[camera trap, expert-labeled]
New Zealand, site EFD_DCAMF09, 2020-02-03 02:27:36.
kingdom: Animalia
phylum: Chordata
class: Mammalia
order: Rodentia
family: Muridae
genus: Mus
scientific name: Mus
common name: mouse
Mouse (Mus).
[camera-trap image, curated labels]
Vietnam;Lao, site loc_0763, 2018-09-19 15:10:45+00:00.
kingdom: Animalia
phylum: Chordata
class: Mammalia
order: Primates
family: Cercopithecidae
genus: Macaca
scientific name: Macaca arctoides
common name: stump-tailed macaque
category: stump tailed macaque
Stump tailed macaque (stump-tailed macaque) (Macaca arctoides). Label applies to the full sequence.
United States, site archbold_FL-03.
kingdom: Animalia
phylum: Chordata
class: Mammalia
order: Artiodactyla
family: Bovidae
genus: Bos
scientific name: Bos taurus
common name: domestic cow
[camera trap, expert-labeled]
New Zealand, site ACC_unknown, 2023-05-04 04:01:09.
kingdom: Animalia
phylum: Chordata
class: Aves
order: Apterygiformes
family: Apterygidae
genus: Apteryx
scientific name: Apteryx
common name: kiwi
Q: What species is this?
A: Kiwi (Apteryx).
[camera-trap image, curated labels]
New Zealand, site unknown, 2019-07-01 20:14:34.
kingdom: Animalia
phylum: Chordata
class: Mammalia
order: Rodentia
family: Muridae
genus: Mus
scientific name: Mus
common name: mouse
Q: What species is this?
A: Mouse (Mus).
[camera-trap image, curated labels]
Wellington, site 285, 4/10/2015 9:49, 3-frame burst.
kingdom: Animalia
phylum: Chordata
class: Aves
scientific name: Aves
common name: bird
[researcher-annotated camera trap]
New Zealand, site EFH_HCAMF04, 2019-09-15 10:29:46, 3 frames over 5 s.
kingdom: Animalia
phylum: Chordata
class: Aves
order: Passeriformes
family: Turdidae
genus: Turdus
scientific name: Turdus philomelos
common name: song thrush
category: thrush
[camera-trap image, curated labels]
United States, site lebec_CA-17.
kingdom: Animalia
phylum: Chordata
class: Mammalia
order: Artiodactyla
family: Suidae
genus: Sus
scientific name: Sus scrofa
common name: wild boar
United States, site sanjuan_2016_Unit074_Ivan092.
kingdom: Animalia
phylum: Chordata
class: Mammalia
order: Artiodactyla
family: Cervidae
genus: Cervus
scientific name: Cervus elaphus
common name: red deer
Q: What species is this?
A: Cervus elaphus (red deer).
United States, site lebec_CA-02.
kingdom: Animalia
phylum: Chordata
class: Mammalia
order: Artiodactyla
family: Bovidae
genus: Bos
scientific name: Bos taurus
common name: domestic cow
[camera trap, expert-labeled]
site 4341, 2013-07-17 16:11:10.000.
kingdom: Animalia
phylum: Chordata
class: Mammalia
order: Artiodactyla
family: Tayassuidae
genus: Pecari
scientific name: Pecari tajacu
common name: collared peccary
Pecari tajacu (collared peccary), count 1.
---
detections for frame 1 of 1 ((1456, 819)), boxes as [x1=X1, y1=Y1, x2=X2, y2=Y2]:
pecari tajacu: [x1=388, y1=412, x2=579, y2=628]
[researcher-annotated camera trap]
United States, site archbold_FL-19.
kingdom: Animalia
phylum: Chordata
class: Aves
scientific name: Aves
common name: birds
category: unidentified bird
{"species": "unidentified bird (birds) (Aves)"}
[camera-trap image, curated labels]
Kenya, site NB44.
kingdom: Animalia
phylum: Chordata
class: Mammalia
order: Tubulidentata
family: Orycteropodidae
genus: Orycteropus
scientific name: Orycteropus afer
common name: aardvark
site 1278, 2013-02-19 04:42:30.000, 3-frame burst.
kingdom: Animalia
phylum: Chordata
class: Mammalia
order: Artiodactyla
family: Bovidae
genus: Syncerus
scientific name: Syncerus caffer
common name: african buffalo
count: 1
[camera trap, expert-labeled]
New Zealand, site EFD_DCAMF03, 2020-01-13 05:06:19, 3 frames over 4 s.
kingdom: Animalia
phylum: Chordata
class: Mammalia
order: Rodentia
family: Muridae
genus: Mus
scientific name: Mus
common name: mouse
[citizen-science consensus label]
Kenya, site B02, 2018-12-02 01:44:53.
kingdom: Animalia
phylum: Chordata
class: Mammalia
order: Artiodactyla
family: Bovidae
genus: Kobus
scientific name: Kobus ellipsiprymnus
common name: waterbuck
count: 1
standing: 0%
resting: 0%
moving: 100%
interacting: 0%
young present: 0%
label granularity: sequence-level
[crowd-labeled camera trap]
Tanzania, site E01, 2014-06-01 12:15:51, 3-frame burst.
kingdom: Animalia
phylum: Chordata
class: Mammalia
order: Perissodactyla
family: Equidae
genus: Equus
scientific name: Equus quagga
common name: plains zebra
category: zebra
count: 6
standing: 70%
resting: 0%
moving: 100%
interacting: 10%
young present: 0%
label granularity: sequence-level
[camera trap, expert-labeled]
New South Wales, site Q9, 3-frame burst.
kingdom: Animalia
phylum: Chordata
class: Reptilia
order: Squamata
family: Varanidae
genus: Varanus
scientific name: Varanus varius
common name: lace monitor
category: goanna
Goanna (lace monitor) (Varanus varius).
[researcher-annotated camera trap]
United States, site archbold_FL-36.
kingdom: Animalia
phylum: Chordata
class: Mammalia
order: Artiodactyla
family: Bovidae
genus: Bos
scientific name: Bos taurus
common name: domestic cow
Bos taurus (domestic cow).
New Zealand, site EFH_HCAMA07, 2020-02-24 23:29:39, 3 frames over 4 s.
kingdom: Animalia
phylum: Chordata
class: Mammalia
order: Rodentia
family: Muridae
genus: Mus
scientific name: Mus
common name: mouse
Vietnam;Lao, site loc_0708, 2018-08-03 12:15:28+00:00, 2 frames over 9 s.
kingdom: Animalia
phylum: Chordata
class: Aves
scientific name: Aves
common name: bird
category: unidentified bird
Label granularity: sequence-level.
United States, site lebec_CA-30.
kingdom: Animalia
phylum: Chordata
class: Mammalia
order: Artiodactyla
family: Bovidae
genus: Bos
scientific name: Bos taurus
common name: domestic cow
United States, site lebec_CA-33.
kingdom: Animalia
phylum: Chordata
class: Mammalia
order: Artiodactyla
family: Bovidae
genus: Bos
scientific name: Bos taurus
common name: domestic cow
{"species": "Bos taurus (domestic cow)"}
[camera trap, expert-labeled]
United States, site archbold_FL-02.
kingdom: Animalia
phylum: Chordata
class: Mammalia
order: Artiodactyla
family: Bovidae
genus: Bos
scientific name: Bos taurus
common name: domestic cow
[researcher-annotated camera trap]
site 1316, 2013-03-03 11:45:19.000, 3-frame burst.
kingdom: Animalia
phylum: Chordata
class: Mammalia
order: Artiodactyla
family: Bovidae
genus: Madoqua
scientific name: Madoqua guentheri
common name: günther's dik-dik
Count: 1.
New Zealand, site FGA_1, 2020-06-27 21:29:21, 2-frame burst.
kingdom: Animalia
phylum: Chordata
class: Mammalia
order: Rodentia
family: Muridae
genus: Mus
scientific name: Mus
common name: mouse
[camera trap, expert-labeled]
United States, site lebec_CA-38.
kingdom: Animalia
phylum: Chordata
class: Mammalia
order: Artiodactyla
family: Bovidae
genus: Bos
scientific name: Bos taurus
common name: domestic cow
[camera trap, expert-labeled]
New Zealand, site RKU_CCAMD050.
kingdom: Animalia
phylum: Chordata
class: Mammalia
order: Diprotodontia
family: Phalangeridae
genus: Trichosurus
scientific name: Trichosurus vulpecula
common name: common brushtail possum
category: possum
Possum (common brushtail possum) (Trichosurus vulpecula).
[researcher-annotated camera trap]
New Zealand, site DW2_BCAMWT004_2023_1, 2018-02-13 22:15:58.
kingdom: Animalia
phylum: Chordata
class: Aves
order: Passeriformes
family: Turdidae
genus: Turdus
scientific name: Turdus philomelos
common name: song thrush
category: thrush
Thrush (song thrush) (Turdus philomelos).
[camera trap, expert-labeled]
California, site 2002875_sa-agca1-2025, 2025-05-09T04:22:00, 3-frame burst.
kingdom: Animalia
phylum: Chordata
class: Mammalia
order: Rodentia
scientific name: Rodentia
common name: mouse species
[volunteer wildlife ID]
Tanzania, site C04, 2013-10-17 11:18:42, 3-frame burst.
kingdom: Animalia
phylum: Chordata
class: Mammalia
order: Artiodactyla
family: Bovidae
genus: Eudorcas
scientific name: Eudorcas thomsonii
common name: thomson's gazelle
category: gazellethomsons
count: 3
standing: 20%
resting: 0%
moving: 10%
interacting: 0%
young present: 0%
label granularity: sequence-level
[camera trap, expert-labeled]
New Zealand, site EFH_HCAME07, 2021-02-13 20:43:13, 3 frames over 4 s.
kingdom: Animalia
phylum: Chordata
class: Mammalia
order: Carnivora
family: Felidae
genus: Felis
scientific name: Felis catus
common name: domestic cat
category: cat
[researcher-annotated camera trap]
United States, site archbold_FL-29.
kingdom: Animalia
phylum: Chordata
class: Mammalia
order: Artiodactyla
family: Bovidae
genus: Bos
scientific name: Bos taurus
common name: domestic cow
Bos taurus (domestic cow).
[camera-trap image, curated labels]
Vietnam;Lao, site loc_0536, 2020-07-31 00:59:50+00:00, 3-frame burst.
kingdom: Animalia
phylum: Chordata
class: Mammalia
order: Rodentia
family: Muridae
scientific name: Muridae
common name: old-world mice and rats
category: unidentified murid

■ **Exercise**
A verbatim transcription is needed of the lines above, starting at the line with "order: Apterygiformes" and ending at the line with "Wellington, site 285, 4/10/2015", both included, and of nothing else.

■ **Result for this task**
order: Apterygiformes
family: Apterygidae
genus: Apteryx
scientific name: Apteryx
common name: kiwi
Q: What species is this?
A: Kiwi (Apteryx).
[camera-trap image, curated labels]
New Zealand, site unknown, 2019-07-01 20:14:34.
kingdom: Animalia
phylum: Chordata
class: Mammalia
order: Rodentia
family: Muridae
genus: Mus
scientific name: Mus
common name: mouse
Q: What species is this?
A: Mouse (Mus).
[camera-trap image, curated labels]
Wellington, site 285, 4/10/2015 9:49, 3-frame burst.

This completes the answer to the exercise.